Image-text web data

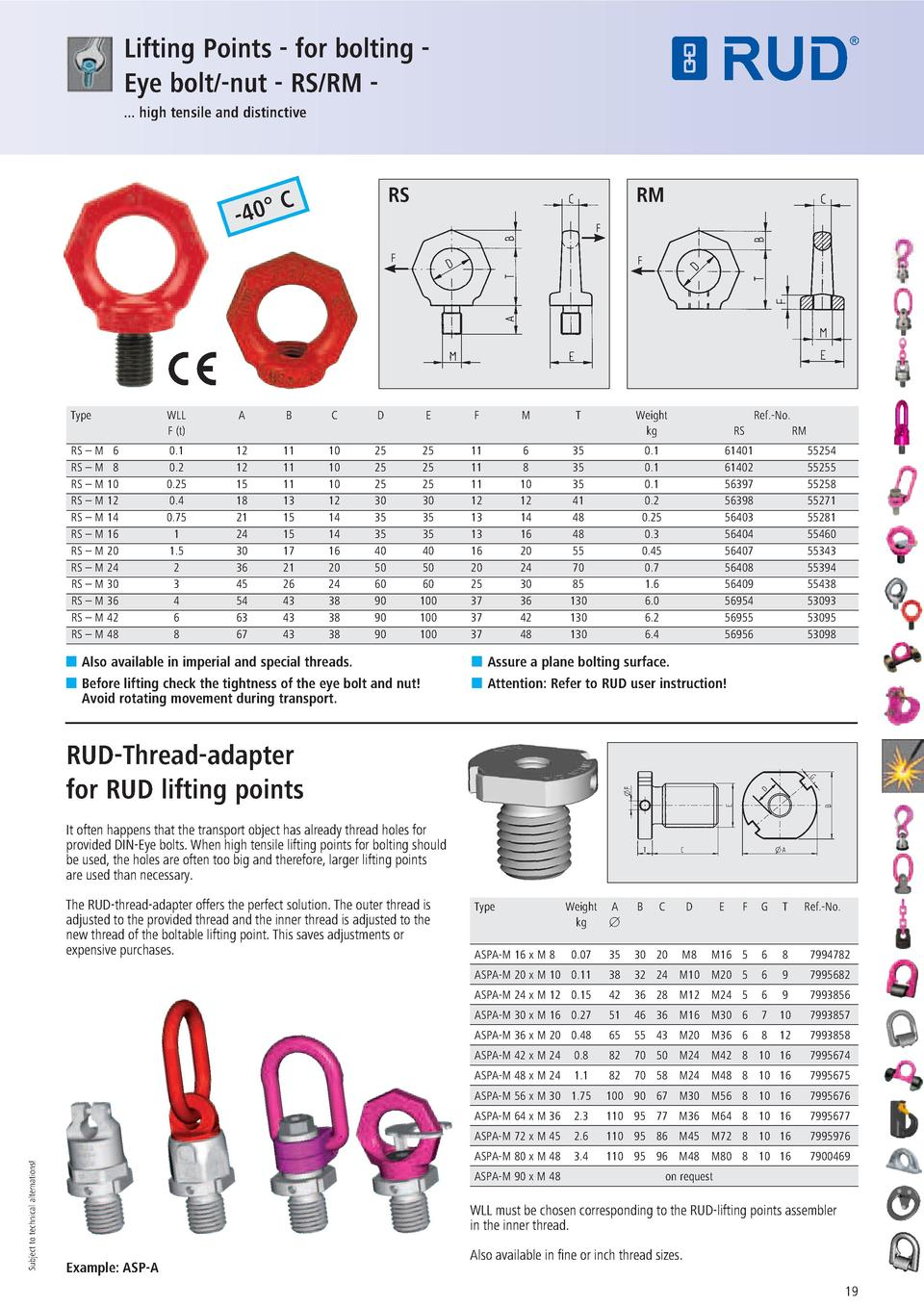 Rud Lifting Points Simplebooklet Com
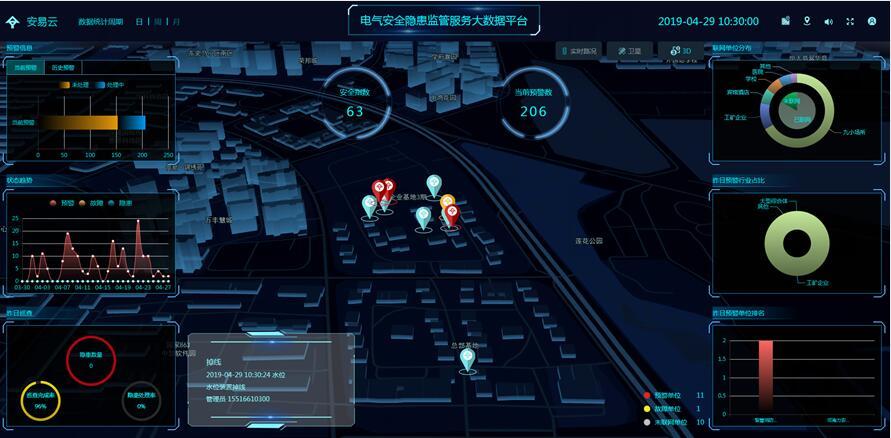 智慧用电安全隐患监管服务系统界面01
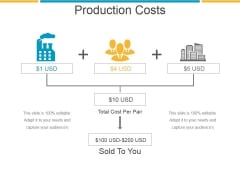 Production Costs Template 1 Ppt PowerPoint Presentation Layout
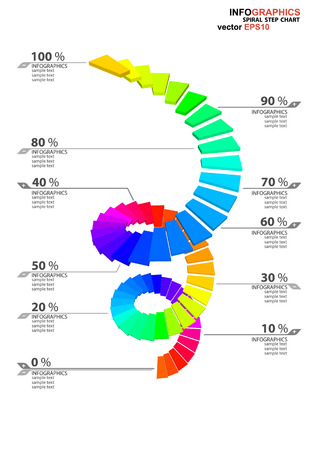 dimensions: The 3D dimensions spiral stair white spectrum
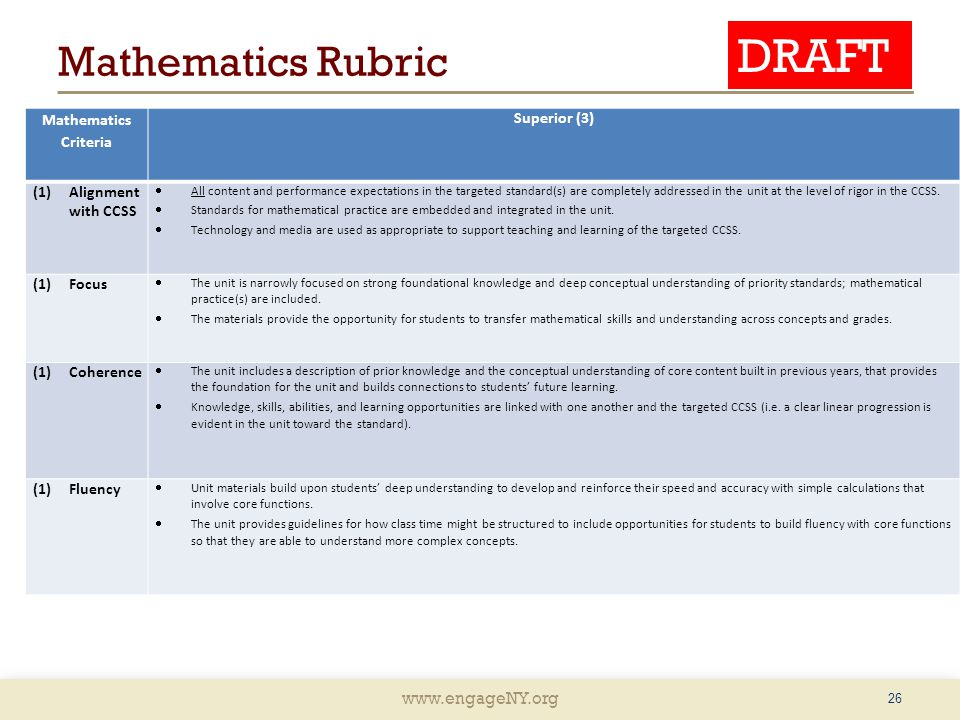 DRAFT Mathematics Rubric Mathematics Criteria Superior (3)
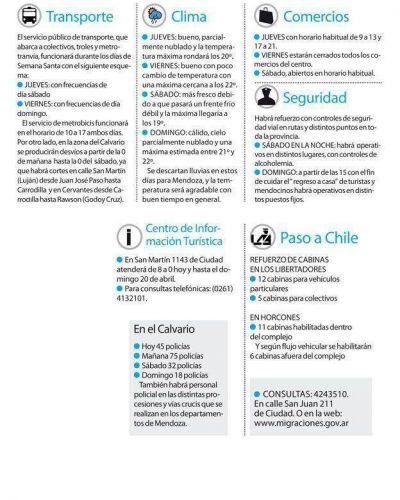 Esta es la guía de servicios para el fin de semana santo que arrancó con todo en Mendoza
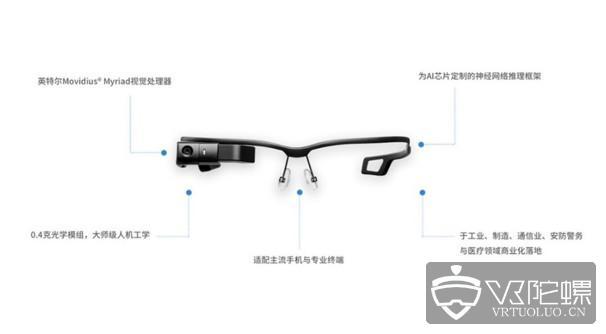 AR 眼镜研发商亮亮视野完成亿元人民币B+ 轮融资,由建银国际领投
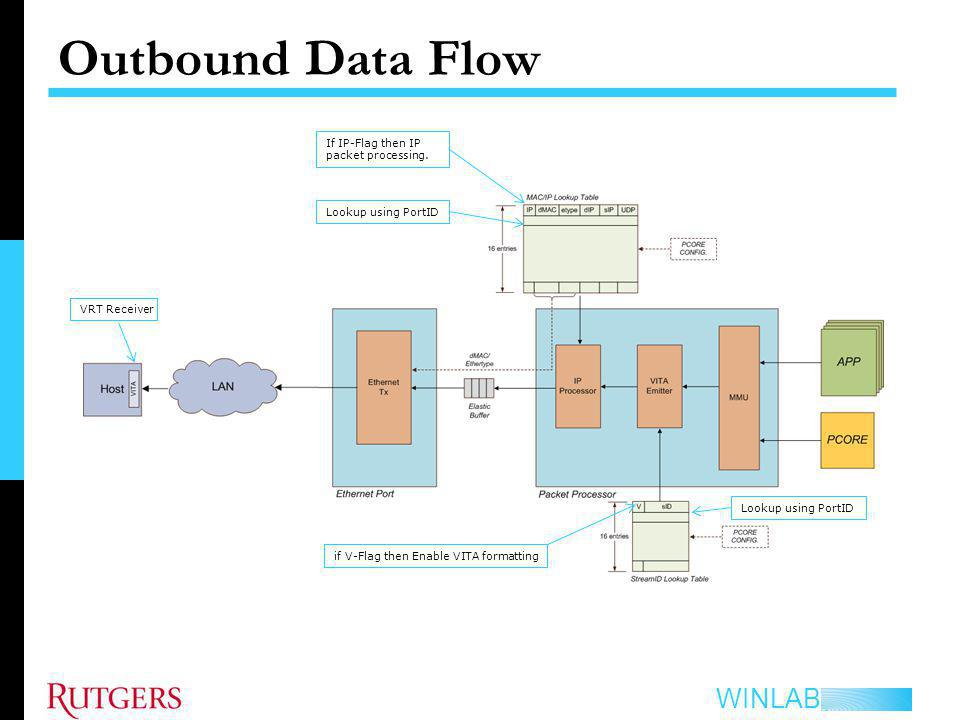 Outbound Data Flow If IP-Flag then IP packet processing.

## WHAT YOU SHOULD DO
Transcribe each line above exactly, pictures excluded.

## EXPECTED ANSWER
 Rud Lifting Points Simplebooklet Com
 智慧用电安全隐患监管服务系统界面01
 Production Costs Template 1 Ppt PowerPoint Presentation Layout
 dimensions: The 3D dimensions spiral stair white spectrum
 DRAFT Mathematics Rubric Mathematics Criteria Superior (3)
 Esta es la guía de servicios para el fin de semana santo que arrancó con todo en Mendoza
 AR 眼镜研发商亮亮视野完成亿元人民币B+ 轮融资,由建银国际领投
 Outbound Data Flow If IP-Flag then IP packet processing.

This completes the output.